Machine learning (ML) for classification and prediction based on a
set of features is used to make decisions in healthcare, economics,
criminal justice and more. However, implementing an ML pipeline
including preprocessing, model selection, and evaluation can be
time-consuming, confusing, and difficult. Here, we present mikropml
(pronounced “meek-ROPE em el”), an easy-to-use R package that implements
ML pipelines using regression, support vector machines, decision trees,
random forest, or gradient-boosted trees. The package is available on GitHub, CRAN, and conda.
Most applications of machine learning (ML) require reproducible steps for data pre-processing, cross-validation, testing, model evaluation, and often interpretation of why the model makes particular predictions. Performing these steps is important, as failure to implement them can result in incorrect and misleading results (Teschendorff 2019; Wiens et al. 2019).

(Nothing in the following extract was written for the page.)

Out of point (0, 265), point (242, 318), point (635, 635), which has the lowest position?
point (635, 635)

Supervised ML is widely used to recognize patterns in large datasets
and to make predictions about outcomes of interest. Several packages
including caret (Kuhn 2008)
and tidymodels (Kuhn et al.
2020) in R, scikitlearn (Pedregosa et al. 2011) in Python, and the H2O
autoML platform (H2O.ai 2020)
allow scientists to train ML models with a variety of algorithms. While
these packages provide the tools necessary for each ML step, they do not
implement a complete ML pipeline according to good practices in the
literature. This makes it difficult for practitioners new to ML to
easily begin to perform ML analyses.
To enable a broader range of researchers to apply ML to their problem
domains, we created mikropml,
an easy-to-use R package (R Core Team
2020) that implements the ML pipeline created by Topçuoğlu et
al. (Topçuoğlu et al. 2020) in a
single function that returns a trained model, model performance metrics
and feature importance. mikropml leverages the
caret package to support several ML algorithms: linear
regression, logistic regression, support vector machines with a radial
basis kernel, decision trees, random forest, and gradient boosted trees.

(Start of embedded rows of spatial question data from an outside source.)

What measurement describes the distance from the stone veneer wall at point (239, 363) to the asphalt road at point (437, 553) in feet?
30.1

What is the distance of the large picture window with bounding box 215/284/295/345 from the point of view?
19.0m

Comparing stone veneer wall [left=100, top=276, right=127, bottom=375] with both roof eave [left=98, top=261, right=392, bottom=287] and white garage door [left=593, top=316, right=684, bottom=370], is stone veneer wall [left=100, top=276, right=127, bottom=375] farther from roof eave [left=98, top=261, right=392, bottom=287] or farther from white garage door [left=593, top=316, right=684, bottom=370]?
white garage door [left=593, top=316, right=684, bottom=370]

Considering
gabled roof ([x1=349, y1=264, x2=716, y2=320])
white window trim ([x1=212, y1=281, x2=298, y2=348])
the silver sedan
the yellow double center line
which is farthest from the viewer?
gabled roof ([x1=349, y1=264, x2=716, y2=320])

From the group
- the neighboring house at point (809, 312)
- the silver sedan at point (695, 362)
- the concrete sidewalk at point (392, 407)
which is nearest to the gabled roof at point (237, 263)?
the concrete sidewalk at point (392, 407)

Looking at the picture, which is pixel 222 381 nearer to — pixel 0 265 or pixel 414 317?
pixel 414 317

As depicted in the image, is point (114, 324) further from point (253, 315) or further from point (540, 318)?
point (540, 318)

It incorporates good practices in ML training, testing, and model
evaluation (Topçuoğlu et al. 2020; Teschendorff
2019). Furthermore, it provides data preprocessing steps based on
the FIDDLE (FlexIble Data-Driven pipeLinE) framework outlined in Tang
et al. (Tang et al. 2020) and
post-training permutation importance steps to estimate the importance of
each feature in the models trained (Breiman 2001;
Fisher et al. 2018).
mikropml can be used as a starting point in the
application of ML to datasets from many different fields. It has already
been applied to microbiome data to categorize patients with colorectal
cancer (Topçuoğlu et al. 2020), to
identify differences in genomic and clinical features associated with
bacterial infections (Lapp et al. 2020),
and to predict gender-based biases in academic publishing (Hagan et al. 2020).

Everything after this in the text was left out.